/---
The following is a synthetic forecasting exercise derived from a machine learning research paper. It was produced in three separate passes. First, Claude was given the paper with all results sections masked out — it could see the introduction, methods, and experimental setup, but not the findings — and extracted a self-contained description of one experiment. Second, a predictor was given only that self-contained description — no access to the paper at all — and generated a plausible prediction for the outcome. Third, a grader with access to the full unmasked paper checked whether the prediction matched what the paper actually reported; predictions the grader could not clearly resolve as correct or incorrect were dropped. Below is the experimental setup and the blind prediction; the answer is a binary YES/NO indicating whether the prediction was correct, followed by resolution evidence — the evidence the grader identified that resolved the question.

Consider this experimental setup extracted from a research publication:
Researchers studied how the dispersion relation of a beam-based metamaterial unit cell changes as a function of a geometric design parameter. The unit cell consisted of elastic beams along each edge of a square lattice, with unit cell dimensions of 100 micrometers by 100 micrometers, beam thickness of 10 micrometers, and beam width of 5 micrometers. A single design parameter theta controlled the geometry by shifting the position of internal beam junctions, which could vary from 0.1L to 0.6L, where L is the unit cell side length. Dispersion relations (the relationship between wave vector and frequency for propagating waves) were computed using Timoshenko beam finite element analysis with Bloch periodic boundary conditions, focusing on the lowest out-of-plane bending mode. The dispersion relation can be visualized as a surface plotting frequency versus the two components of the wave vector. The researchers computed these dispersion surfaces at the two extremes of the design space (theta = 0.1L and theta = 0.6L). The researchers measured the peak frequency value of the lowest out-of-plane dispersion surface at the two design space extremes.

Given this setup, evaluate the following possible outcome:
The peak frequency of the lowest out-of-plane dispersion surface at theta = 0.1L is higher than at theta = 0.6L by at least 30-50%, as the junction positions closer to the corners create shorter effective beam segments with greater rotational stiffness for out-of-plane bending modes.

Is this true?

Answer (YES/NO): NO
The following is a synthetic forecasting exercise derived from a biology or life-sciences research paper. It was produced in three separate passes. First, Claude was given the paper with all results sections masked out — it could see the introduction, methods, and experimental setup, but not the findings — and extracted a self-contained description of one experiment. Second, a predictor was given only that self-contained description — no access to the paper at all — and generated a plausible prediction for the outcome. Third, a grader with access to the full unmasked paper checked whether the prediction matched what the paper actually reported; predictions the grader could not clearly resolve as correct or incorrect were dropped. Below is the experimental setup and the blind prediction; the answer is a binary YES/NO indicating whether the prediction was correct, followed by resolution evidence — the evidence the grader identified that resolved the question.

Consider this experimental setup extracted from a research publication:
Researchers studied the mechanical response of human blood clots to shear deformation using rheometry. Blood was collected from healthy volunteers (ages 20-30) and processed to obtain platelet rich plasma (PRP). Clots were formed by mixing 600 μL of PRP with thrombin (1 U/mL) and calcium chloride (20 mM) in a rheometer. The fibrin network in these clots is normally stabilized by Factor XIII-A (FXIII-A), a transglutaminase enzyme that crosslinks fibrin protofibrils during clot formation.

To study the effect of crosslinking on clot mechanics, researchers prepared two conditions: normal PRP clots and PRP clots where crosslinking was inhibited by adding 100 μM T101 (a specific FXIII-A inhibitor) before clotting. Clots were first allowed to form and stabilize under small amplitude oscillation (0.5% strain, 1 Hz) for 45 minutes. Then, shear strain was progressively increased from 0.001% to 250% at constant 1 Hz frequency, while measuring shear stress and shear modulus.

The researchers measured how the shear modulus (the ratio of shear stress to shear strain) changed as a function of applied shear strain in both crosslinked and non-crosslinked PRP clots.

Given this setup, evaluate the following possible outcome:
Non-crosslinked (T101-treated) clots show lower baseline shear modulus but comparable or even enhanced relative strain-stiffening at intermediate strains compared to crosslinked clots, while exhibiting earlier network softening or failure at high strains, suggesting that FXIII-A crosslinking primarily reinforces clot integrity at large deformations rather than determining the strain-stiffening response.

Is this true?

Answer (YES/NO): NO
\---
▶ **Problem description**:
Write out only what runs from the line holding "Researchers studied the" through the last line of the records, exactly as shown.

▶ **Expected output**:
Researchers studied the mechanical response of human blood clots to shear deformation using rheometry. Blood was collected from healthy volunteers (ages 20-30) and processed to obtain platelet rich plasma (PRP). Clots were formed by mixing 600 μL of PRP with thrombin (1 U/mL) and calcium chloride (20 mM) in a rheometer. The fibrin network in these clots is normally stabilized by Factor XIII-A (FXIII-A), a transglutaminase enzyme that crosslinks fibrin protofibrils during clot formation.

To study the effect of crosslinking on clot mechanics, researchers prepared two conditions: normal PRP clots and PRP clots where crosslinking was inhibited by adding 100 μM T101 (a specific FXIII-A inhibitor) before clotting. Clots were first allowed to form and stabilize under small amplitude oscillation (0.5% strain, 1 Hz) for 45 minutes. Then, shear strain was progressively increased from 0.001% to 250% at constant 1 Hz frequency, while measuring shear stress and shear modulus.

The researchers measured how the shear modulus (the ratio of shear stress to shear strain) changed as a function of applied shear strain in both crosslinked and non-crosslinked PRP clots.

Given this setup, evaluate the following possible outcome:
Non-crosslinked (T101-treated) clots show lower baseline shear modulus but comparable or even enhanced relative strain-stiffening at intermediate strains compared to crosslinked clots, while exhibiting earlier network softening or failure at high strains, suggesting that FXIII-A crosslinking primarily reinforces clot integrity at large deformations rather than determining the strain-stiffening response.

Is this true?

Answer (YES/NO): NO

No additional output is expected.